Elbette Kürt hareketinin iddiası önemlidir. Zira kirli savaş cephesinin davranışları, ABD’nin erkenden çıkılsın uyarılarına yüksek perdeden yanıtlar vermesi, ardından da aynı akşam geri çekilmesi bu iddiayı bir ölçüde destekler niteliktedir. Çekilmenin önden saptanmış olduğuna dair iddia, bu durumda minareye kılıf bulma çabasından başka bir değer taşımamaktadır. Gerçekten öyle olsa Kürt hareketine karşı savaşta oldukça uyumlu davranan taraflardan biri olarak Tayyip Erdoğan’ın generaller tarafından atlatılmış olduğu (“Ulusa Sesleniş” konuşmasının ilk halinin “operasyon”un sürdüğü baz alınarak yapılması) sonucu çıkar. Gerçi gerici düzen medyasının tartışmalarında, meselenin bu yanına da değinildi. Fakat devlet açısından yaratacağı zaafiyet görüntüsü nedeniyle bu generallerin pek tercih edebilecekleri bir tutum değildir. Buradaki iddialar ve askeri planda yaşananlar bir yana, verili durumda politika açısından önemli olan ortaya çıkan sonuçtur. Savaş politikanın silahlarla devamı olduğuna ve politikaya dönüldüğünde kirli savaş cephesi yeni bir politik bunalıma neden olacak kadar birbirine girdiğine göre, bu durumda gürültülü askeri harekatı politik olarak kaybetmiştir, tartışmasız olan gerçek budur.
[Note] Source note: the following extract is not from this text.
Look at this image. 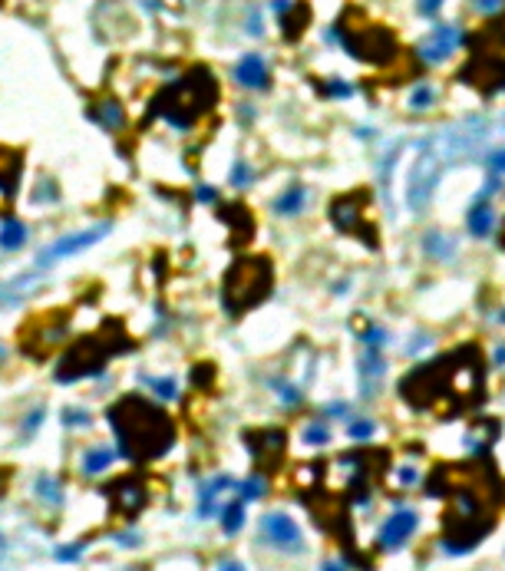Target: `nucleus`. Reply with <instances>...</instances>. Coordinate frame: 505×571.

Hatırlayalım, ABD ve İsrail bile en ileri askeri teknolojiye ve muazzam bir yıkım gücüne sahip oldukları, böylece Lübnan’ı yerle bir ettikleri halde sonuçta savaşı kaybetmekten kurtulamadılar, hem askeri ve hem de politik açıdan. Türk burjuva devletinin son kara harekatındaki durumu da tamı tamına budur.

Kirli savaş cephesinin kaybından yansıyanların en önemlisi ise Kürt halkında (yanısıra başkalarında!) hem Güney Kürdistanlı işbirlikçiler, hem ABD ve hem de dinci parti konusunda oluşturulan boş hayallerin bir kez daha yerle bir olmasıdır. Devrimci faaliyet ve mücadele açısından önemli olan da budur. Kürt sorununun düzen zemininde çözümsüz kalan karmaşık yapısı ve bunun Kürt halkında beslediği devrimci dinamizmdir önemli olan. Kürt hareketi halen bu gerçeği kabul etmeye, programını, stratejisini ve taktiğini bu katı gerçek üzerine kurmaya yanaşmıyor olsa da. Hala gericiliği ve inkarcılığı genlerine işlemiş bu kokuşmuş düzenin kendi temeli üzerinden demokratikleştirilebileceğine ve Kürt sorununun da böylece çözülebileceğine ilişkin boş hayallerini sürdürüyor olsa bile. Bunlar bugün Kürt halkının tümüyle haklı ve meşru özgürlük ve eşitlik mücadelesini handikaplarıdır kuşkusuz. Ama olaylar düzenin çözümsüzlüğünü ve çaresizliğini de döne döne sergilemektedir. Kürt halkının gerçek dostlarının ve düşmanlarının daha açık biçimde görülebilmesini kolaylaştırmaktadır. Bu düzen tabanı üzerinde az-çok kalıcı ve tatmin edici bir çözümün olanaksızlığını göstermektedir. Şu an politik açıdan önemli olan budur. Hayat devam ediyor ve katı gerçekler hükmünü icra etmeye devam edecektir.

Halen sorunun gerçek muhatabı olarak Kürt halkı, yani Kürt işçisi, yoksul köylüsü, emekçisi, iki seçenekle karşı karşıyadır. Ya döne döne ortaya koyduğu devrimci dinamizmin sürekli bir biçimde boş hayallere dayalı yanlış bir çizgide heba olmasına bundan sonra da rıza gösterecektir ya da Türkiye devriminin toplumsal dinamikleriyle buluşmaya, Türk, Kürt ve diğer milliyetlerden emekçilerle buluşmaya, birleşmeye, kaynaşmaya ve böylece tüm ezilenlerin gerçek kurtuluş yolunda yürümeye yönelecektir.

Halihazırda sermaye iktidarı cephesinde yaşanan şoku büyütmenin ve kalıcı kılmanın yolu doğal olarak ikinci seçenekten, bunu gerçek kılmaktan ve mücadele içinde büyütmekten geçmektedir.